» WHAT YOU HAVE TO DO
Rewrite all of the lines below with "yellow illuminated wall" swapped for "yellow lit wall" and nothing else changed, leaving out the pictures.
Start of DATA PROVIDED
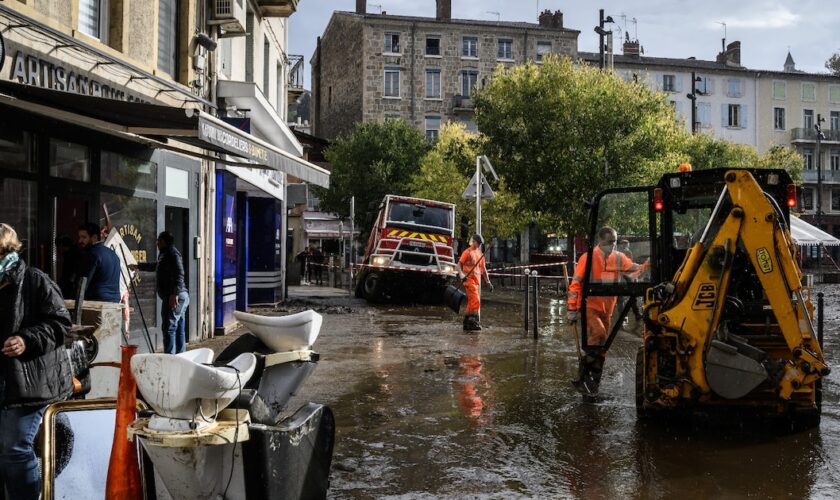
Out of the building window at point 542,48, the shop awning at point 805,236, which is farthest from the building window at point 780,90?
the shop awning at point 805,236

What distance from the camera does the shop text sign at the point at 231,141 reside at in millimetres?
7746

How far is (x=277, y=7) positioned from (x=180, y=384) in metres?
16.3

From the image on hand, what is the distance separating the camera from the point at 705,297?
6285 mm

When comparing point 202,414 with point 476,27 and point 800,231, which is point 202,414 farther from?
point 476,27

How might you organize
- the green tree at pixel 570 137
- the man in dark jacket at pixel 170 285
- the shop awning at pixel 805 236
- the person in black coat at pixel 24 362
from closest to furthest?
1. the person in black coat at pixel 24 362
2. the man in dark jacket at pixel 170 285
3. the shop awning at pixel 805 236
4. the green tree at pixel 570 137

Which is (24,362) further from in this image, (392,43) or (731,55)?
(731,55)

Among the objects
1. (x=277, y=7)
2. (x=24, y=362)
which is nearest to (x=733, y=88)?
(x=277, y=7)

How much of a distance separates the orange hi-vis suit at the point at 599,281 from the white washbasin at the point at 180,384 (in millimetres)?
4945

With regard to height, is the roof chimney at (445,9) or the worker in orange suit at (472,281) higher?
the roof chimney at (445,9)

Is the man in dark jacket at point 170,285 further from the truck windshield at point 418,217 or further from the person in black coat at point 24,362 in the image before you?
the truck windshield at point 418,217

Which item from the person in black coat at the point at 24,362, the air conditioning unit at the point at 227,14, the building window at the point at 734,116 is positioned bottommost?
the person in black coat at the point at 24,362

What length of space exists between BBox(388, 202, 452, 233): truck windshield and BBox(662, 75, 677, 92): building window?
4288 centimetres

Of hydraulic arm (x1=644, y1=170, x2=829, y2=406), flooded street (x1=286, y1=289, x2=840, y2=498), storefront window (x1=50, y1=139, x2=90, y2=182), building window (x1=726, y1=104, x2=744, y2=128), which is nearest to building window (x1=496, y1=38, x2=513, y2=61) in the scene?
building window (x1=726, y1=104, x2=744, y2=128)

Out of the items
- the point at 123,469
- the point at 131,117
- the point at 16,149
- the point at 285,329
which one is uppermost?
the point at 131,117
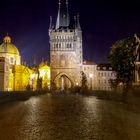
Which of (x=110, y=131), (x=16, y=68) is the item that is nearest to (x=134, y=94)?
(x=110, y=131)

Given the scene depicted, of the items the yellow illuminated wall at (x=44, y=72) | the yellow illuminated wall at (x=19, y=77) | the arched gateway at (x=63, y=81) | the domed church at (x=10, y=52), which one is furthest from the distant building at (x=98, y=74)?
the domed church at (x=10, y=52)

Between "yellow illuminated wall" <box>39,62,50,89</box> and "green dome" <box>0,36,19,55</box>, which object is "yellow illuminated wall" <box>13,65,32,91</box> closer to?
"green dome" <box>0,36,19,55</box>

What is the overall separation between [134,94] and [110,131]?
78.0ft

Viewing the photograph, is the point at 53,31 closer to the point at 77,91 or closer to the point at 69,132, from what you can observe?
the point at 77,91

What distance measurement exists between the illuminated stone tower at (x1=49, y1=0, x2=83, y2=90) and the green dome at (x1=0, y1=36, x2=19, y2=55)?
End of DATA PROVIDED
» RESPONSE FOR THIS EXERCISE
Out of the building window at point 542,48, the shop awning at point 805,236, which is farthest from the building window at point 780,90?
the shop awning at point 805,236

What distance from the camera does the shop text sign at the point at 231,141 reside at in millimetres?
7746

How far is (x=277, y=7) positioned from (x=180, y=384) in metres?
16.3

From the image on hand, what is the distance separating the camera from the point at 705,297?
6285 mm

When comparing point 202,414 with point 476,27 and point 800,231, which is point 202,414 farther from?
point 476,27

How might you organize
- the green tree at pixel 570 137
- the man in dark jacket at pixel 170 285
- the shop awning at pixel 805 236
- the person in black coat at pixel 24 362
from closest to furthest?
1. the person in black coat at pixel 24 362
2. the man in dark jacket at pixel 170 285
3. the shop awning at pixel 805 236
4. the green tree at pixel 570 137

Which is (24,362) further from in this image, (392,43) or (731,55)?
(731,55)

Among the objects
1. (x=277, y=7)
2. (x=24, y=362)
which is nearest to (x=733, y=88)?
(x=277, y=7)

How much of a distance separates the orange hi-vis suit at the point at 599,281 from the white washbasin at the point at 180,384 (in millimetres)?
4945

With regard to height, is the roof chimney at (445,9) or the worker in orange suit at (472,281) higher?
the roof chimney at (445,9)

Is the man in dark jacket at point 170,285 further from the truck windshield at point 418,217 or further from the person in black coat at point 24,362 in the image before you?
the truck windshield at point 418,217

Which item from the person in black coat at the point at 24,362, the air conditioning unit at the point at 227,14, the building window at the point at 734,116 is positioned bottommost?
the person in black coat at the point at 24,362

What length of space exists between BBox(388, 202, 452, 233): truck windshield and BBox(662, 75, 677, 92): building window?
4288 centimetres

Of hydraulic arm (x1=644, y1=170, x2=829, y2=406), flooded street (x1=286, y1=289, x2=840, y2=498), storefront window (x1=50, y1=139, x2=90, y2=182), building window (x1=726, y1=104, x2=744, y2=128), which is nearest to building window (x1=496, y1=38, x2=513, y2=61) in the scene?
building window (x1=726, y1=104, x2=744, y2=128)

Out of the items
- the point at 123,469
- the point at 131,117
- the point at 16,149
- the point at 285,329
which one is uppermost?
the point at 131,117
Which of (x=110, y=131), (x=16, y=68) is the item that is nearest to (x=134, y=94)?
(x=110, y=131)

Given the scene depicted, of the items the yellow lit wall at (x=44, y=72) | the yellow lit wall at (x=19, y=77) | the arched gateway at (x=63, y=81) | the domed church at (x=10, y=52), which one is furthest from the distant building at (x=98, y=74)?
the domed church at (x=10, y=52)

Between "yellow lit wall" <box>39,62,50,89</box> and "green dome" <box>0,36,19,55</box>, which object is "yellow lit wall" <box>13,65,32,91</box> closer to?
"green dome" <box>0,36,19,55</box>

What is the overall separation between [134,94] and [110,131]?
78.0ft

Viewing the photograph, is the point at 53,31 closer to the point at 77,91 or closer to the point at 69,132, from what you can observe?
the point at 77,91

What distance measurement exists between the illuminated stone tower at (x1=49, y1=0, x2=83, y2=90) and the green dome at (x1=0, y1=36, x2=19, y2=55)?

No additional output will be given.